• [WHAT NEEDS TO BE DONE]: Pick out each line below that contains the word "among", and copy those lines in full.

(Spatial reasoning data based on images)
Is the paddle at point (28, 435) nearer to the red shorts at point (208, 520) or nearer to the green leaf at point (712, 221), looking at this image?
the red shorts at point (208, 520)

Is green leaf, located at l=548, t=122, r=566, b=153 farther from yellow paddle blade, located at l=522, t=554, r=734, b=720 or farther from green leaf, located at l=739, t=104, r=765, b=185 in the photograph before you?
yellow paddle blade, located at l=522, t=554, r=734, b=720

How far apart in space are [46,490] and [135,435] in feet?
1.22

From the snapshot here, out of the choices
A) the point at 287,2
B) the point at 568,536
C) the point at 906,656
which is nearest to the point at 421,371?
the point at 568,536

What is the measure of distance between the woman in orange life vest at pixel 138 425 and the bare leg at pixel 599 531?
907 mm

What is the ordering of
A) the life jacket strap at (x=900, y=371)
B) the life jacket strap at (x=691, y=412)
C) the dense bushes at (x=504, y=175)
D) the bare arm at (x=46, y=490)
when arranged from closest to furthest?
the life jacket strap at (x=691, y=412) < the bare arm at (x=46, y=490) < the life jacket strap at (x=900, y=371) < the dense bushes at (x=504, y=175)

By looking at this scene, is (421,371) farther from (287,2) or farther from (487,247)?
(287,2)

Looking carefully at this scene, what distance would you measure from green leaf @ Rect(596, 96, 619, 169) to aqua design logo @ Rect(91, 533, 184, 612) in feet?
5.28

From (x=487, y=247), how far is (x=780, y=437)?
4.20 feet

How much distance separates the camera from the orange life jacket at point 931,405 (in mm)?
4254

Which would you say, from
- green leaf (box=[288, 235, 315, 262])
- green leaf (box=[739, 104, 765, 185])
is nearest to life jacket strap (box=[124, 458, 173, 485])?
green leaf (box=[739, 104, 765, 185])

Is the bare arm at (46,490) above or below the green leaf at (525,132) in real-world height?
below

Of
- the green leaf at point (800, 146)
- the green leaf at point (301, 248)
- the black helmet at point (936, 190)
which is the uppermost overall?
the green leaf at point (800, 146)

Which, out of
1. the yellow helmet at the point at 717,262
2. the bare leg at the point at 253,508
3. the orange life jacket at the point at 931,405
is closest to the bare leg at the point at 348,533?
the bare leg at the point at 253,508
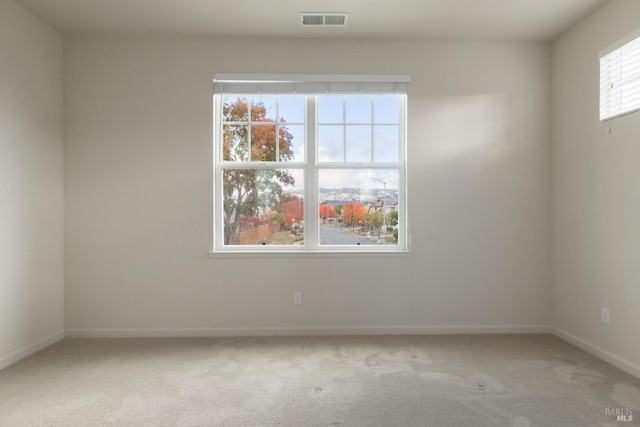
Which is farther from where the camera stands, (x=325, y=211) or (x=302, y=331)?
(x=325, y=211)

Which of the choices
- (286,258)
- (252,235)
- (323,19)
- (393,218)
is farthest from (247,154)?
(393,218)

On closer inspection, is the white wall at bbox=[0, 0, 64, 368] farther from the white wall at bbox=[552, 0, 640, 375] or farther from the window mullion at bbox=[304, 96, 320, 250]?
the white wall at bbox=[552, 0, 640, 375]

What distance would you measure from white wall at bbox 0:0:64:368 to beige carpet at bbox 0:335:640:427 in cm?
32

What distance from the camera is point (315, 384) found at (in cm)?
257

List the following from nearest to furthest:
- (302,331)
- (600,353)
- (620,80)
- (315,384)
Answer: (315,384), (620,80), (600,353), (302,331)

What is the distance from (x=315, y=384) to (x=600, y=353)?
2336 millimetres

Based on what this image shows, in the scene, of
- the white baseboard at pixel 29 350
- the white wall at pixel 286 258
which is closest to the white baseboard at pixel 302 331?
the white wall at pixel 286 258

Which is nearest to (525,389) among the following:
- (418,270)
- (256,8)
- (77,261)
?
(418,270)

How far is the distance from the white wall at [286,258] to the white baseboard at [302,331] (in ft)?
0.06

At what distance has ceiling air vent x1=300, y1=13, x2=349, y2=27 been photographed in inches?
124

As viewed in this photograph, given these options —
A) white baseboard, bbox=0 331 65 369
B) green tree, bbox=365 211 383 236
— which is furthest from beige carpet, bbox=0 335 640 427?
green tree, bbox=365 211 383 236

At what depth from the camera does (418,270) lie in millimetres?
3658

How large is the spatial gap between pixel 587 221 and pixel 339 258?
85.6 inches

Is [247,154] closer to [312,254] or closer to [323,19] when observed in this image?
[312,254]
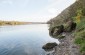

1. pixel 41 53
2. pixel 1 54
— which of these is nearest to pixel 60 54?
pixel 41 53

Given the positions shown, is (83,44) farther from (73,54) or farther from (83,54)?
(73,54)

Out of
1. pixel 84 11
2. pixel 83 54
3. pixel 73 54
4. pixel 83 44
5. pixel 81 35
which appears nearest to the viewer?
pixel 83 44

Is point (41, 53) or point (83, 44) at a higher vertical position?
point (83, 44)

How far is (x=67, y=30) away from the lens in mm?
47375

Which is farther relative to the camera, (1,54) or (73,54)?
(1,54)

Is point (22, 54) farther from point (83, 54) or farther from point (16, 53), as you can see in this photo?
point (83, 54)

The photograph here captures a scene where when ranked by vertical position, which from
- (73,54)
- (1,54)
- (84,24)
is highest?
(84,24)

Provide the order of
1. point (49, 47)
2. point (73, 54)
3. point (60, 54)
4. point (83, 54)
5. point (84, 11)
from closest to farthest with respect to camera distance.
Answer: point (83, 54) → point (73, 54) → point (60, 54) → point (49, 47) → point (84, 11)

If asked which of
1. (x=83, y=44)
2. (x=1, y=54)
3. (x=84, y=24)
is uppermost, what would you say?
(x=84, y=24)

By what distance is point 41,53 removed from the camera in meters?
26.8

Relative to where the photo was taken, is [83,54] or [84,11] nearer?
[83,54]

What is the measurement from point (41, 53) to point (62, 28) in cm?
2506

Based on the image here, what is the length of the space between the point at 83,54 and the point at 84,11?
17.2 meters

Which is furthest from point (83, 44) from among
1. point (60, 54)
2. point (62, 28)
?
point (62, 28)
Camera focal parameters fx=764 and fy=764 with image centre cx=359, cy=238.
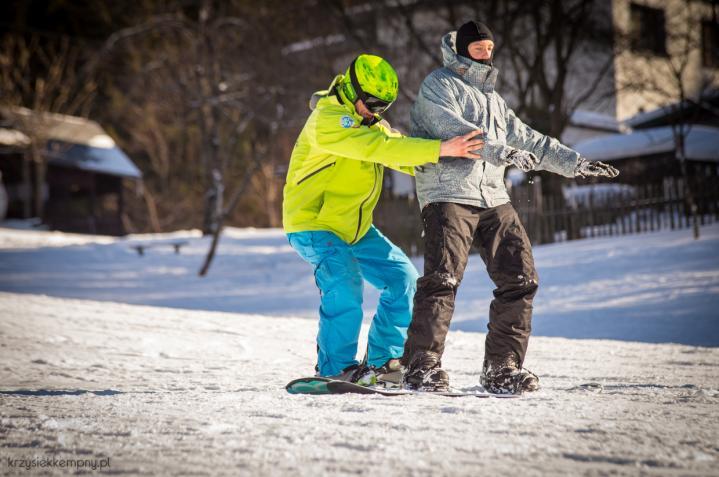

• [COMPLETED TASK]:
Which is nearest to (525,389) among the following:
Which is furthest from point (83, 44) from among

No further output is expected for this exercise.